Be smart — use big data for your small business

Large companies have already embraced the rise of data and analytics. An IDG study last year showed 78 percent of larger employers agree data collection and analysis have the potential to completely change the way they do business.

But their smaller brethren still aren’t reaping the same benefits of real-time digital interconnectivity. According to an SAP-sponsored global survey of small businesses, many are still in the early stages of digital transformation.

But there’s no reason for small businesses to fear big data. If you know where to look and have the right strategy, there are many ways you can gather, analyze and make sense of data you already have without breaking the bank.

Set your goals

Define the goals you want to meet when running analytics projects. Your goals should be based on what action you want visitors to your site to take. This doesn’t mean only searching for hits to your site. Website visits should translate into conversions, so you need to decide what you want to track — downloads, registrations, inquiries, leads, appointments, purchases, new accounts — and shift your focus from hits to those measures instead.

Use your assets

Many small businesses often overestimated the potential challenges of adopting new technology.

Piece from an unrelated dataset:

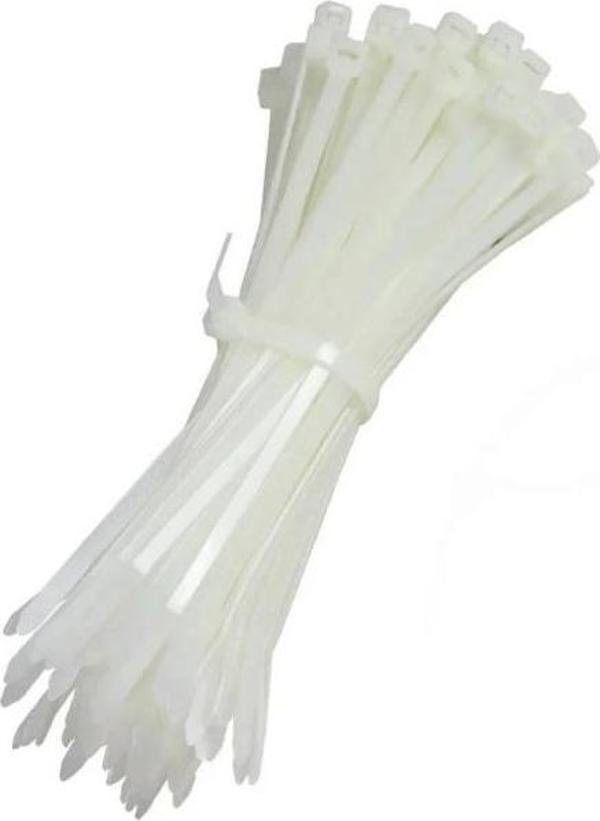 PEMSAN Kablo Bağı 2,5X200 Beyaz (100 Adet) - Image 1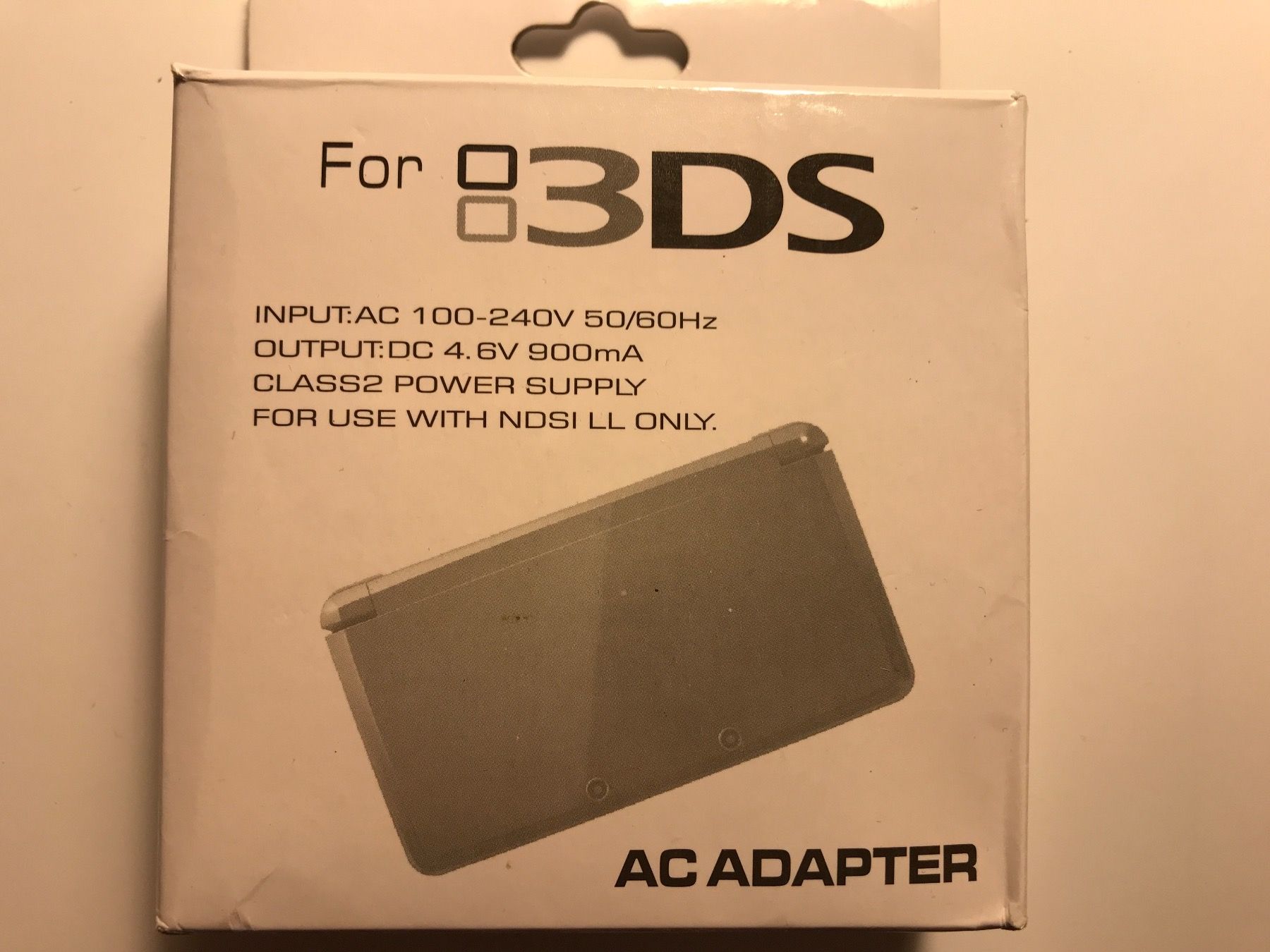 Nintendo Unità & Adattatore: Adaptateur pour 3ds Nintendo – Nuovo (secondo la descrizione) da le locle venduto da caryl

The SAP survey showed 80 percent of small employers said technological deployment was actually easier than they’d expected.

This is because you don’t need fancy, expensive software to begin gathering data. It can start with an asset you already have: your website.

Google Analytics, Google’s free Web-traffic-monitoring tool, uses a multitude of metrics and traffic sources to help you find out valuable information about site visitors.

For example, if you’re a business-to-consumer company, you can find out about buying behavior from tracking the point-of-purchase pages on your site. That information can help you understand who you’re selling to and what your most-searched-for products are.

Once you understand which demographics and customer segments are spending the most time on your website, you can use these insights to more accurately interact and engage with people’s pain points and shopping habits — and even predict or influence what they’ll buy next.

Use it to produce rockstar content

It’s not rocket science, but many companies forget the key to keeping people interested in your brand is often through great content. It can drive traffic to your site, influence decision-making, and support lead generation.

If you’re posting a blog on a particular topic, use tools such as Google AdWords Keyword Planner to find out what words people are searching for, increasing the likelihood your blog will rank higher in Google.

You can then track your success through Google Analytics by looking at the number of views the piece has and where the traffic to this page came from.

Use it to collaborate

Cloud storage providers such as Amazon Cloud Services have grown exponentially in creating cloud and data storage for small businesses.

Cloud services mean you can access files on any computer, even when you’re offline, so you can work from anywhere. Many offer shared folders, too, so multiple members of your team can work on presentations together without emailing versions back and forth.

Often you just need Internet access and a small subscription fee to access these types of services.

Use it to problem-solve

“Why did you leave me?” Your ex might not give you an honest answer, but web analytics tools definitely will.

Search for pages with high exit rates on your site. This will give you an understanding of current user behavior and help you work out where content needs improving. Once you know why people leave, you will know what turns them off — and, more importantly, how to keep them turned on.

(If only this worked for our personal lives, things would be a lot simpler.)

Scope out the competition

Free and easy-to-use tools such as Google Trends can be used alongside social media analytics to show how popular a product or brand is and see what others are saying about you.

You can also use these types of tools to sneakily check out your competitors. For example, if you notice a rival is getting more media coverage and social mentions, you can compare their content and campaigns to see what they’re doing better than you.

Adjust campaigns in real-time

If you’ve ever binge-watched Netflix and then received a list of recommended shows just for you, you know the list changes every time you finish watching a movie or series.

You can use this type of real-time big data insight for your business, too. In fact, instant big data updates are often better suited to small businesses that may be better positioned to act on insights quickly.

You can use this type of machine learning by tracking the changing behaviors, interests, and engagement of your site visitors. Respond in real time by nudging consumers to a specific page you think they’ll be interested in or sending them a coupon or discount code to entice them into a purchase.

While big data is redefining the world of business, it’s clear more needs to be done to streamline strategies and avoid using it in an ad-hoc or unstructured way. You may occasionally get lucky and fall across useful insights, but to remain competitive and consistent, a well-thought-out plan will help your business play in the same league as bigger competitors.